Y busqué un atajo. Un atajo de tópicos, pasiones y bruma mental.

¿No os ha pasado nunca que os habéis arrepentido de vuestras decisiones? ¿De la maldita responsabilidad ligada a la elección? Y mucho tiempo después "recuerdas" cuál era el verdadero camino, porque lo sabías, y no quisiste seguirlo por el trabajo que requería recorrerlo.

Llevo meses escuchando esos ecos. Ecos de cuando fui el más grande de los sabios, lógico, optimista, honorable y con voluntad de hierro. Tuve que convertirme en el mayor de los necios para volver a ver el sendero del invierno, hacia el vergel radiante de ese sueño de primavera, esa canción de plata esculpida en un cielo estrellado. Soñé que las tortugas podían volar con elefantes a los hombros.

No sé si reencauzaré el rumbo de nuevo antes de llegar a Roma. Las pasiones traen cadenas consigo, y mi mente no tal vez no vuelva a ser nunca la que fue hace dos años.

Pero... las cadenas pesan. ¿Podrá ser esa mi redención por mi caída? ¿Ensalzará la lejana victoria de llegar algún día?

Basta de divagar con prosa hermética. Os he mentido. La felicidad no se encuentra en ese maldito jardín radiante, en esa estación utópica más allá de senderos nevados. Es el maldito sendero.

El esfuerzo, el trabajo duro, la empatía, el servicio, la voluntad, la persecución de la justícia, el castigo del aprendizaje y no el de la venganza, el optimismo, la piedad por los ignorantes, el conocimiento...

Fui feliz. Fui feliz mientras buscaba la sabiduría con todo mi corazón, no es mi destino llegar al jardín, pero sí aupar a unos cuantos para que puedan acercarse más después de que yo me haya disuelto en una canción de viento y polvo. Y contestar a los lobos del camino con una gran grandísima sonrisa :)

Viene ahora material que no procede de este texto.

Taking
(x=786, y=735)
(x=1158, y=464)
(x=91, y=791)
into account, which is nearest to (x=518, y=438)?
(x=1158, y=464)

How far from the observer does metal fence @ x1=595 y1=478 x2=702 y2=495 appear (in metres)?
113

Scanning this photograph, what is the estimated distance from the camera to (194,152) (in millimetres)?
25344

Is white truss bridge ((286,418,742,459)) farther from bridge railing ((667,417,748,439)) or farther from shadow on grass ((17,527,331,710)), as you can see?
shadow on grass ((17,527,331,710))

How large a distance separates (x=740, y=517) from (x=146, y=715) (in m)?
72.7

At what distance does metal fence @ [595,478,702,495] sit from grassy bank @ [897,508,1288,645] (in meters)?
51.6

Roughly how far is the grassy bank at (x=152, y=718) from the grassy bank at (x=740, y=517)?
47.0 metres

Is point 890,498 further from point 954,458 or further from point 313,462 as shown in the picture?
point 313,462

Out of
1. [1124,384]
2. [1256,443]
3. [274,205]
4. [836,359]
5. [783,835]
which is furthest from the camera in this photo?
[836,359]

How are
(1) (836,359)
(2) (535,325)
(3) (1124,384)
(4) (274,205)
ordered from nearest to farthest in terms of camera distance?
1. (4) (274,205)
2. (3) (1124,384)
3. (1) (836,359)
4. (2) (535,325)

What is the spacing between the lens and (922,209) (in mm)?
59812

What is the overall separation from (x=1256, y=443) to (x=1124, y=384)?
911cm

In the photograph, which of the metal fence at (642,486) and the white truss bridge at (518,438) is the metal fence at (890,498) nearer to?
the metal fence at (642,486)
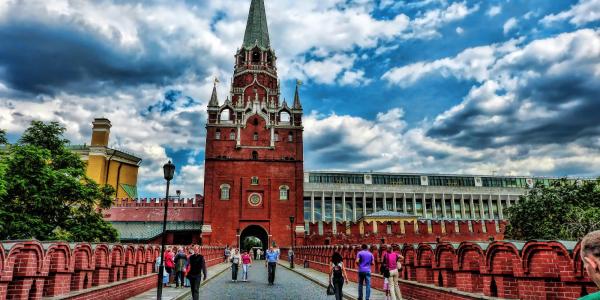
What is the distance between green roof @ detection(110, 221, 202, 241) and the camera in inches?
1560

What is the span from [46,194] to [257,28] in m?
37.1

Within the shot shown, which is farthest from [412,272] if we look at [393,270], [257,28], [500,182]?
[500,182]

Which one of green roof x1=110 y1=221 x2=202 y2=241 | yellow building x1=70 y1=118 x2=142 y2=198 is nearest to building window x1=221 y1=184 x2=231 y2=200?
green roof x1=110 y1=221 x2=202 y2=241

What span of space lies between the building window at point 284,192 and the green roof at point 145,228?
9.50 m

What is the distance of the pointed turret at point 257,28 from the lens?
51.0 meters

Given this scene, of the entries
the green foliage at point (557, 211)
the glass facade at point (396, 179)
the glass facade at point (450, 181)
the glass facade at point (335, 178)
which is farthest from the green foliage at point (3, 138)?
the glass facade at point (450, 181)

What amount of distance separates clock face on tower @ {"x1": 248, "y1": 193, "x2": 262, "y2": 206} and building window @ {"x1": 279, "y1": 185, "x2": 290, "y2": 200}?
2278 mm

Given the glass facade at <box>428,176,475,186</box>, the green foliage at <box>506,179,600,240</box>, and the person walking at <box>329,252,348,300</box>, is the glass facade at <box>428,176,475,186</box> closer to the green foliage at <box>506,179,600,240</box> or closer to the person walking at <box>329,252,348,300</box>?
the green foliage at <box>506,179,600,240</box>

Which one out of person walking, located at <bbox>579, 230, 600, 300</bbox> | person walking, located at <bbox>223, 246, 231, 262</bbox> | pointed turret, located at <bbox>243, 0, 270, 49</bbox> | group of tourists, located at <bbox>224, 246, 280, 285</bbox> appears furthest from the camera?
pointed turret, located at <bbox>243, 0, 270, 49</bbox>

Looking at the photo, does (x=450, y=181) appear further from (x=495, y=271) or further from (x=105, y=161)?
(x=495, y=271)

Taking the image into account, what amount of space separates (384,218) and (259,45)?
27524mm

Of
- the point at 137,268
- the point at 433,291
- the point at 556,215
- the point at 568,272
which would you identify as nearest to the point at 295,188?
the point at 556,215

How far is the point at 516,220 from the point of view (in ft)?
88.4

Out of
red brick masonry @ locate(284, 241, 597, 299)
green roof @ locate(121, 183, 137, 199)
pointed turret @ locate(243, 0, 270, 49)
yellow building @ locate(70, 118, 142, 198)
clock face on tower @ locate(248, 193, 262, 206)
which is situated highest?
pointed turret @ locate(243, 0, 270, 49)
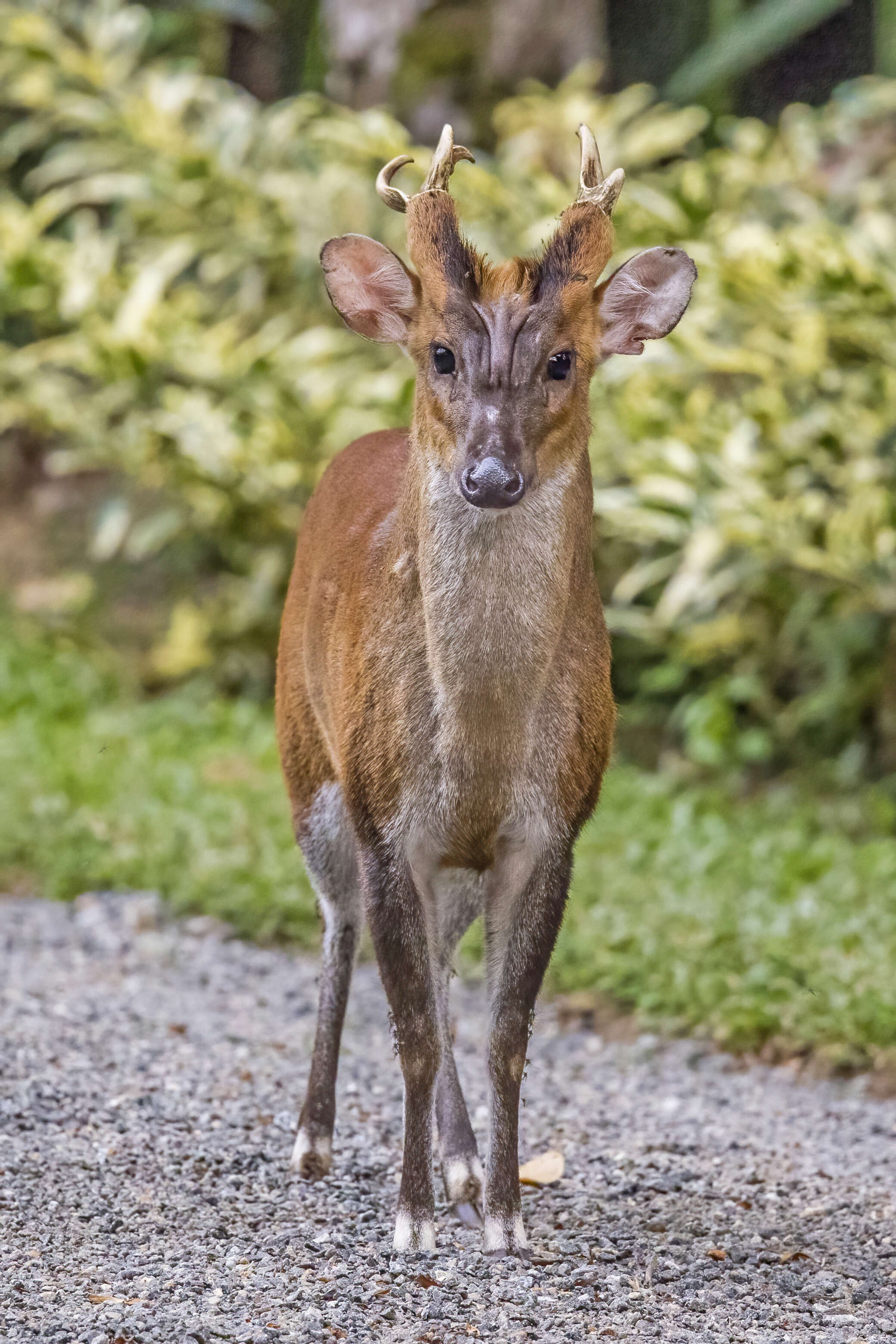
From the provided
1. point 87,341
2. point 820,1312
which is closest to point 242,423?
point 87,341

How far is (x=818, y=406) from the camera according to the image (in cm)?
614

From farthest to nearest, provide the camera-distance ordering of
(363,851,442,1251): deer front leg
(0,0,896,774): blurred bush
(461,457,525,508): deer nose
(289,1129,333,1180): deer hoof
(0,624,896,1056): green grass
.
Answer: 1. (0,0,896,774): blurred bush
2. (0,624,896,1056): green grass
3. (289,1129,333,1180): deer hoof
4. (363,851,442,1251): deer front leg
5. (461,457,525,508): deer nose

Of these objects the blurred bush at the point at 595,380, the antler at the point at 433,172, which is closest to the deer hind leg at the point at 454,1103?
the antler at the point at 433,172

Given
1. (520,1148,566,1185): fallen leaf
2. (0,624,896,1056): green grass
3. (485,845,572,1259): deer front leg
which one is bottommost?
(520,1148,566,1185): fallen leaf

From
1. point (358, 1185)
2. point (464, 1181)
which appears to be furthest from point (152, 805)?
point (464, 1181)

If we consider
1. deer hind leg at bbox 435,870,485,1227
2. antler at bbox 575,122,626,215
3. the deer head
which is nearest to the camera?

Mi redención es volver a empezar. Gracias, ecos, por recordarme lo que una vez fui.

Sueña, Tortuga



P.D.: En el principio fue la oscuridad...

"...Y todo el mundo sabe que un ingrediente vital del éxito es no saber que lo que se intenta es imposible" (Terry Pratchett, Ritos iguales)


Inspiración de hoy: Releer entradas antiguas, fascinantes clases de Psicología del Ciclo Vital II y Deja de llorar (Mägo de Oz). Ah, y mis respetos al sheriff Rango.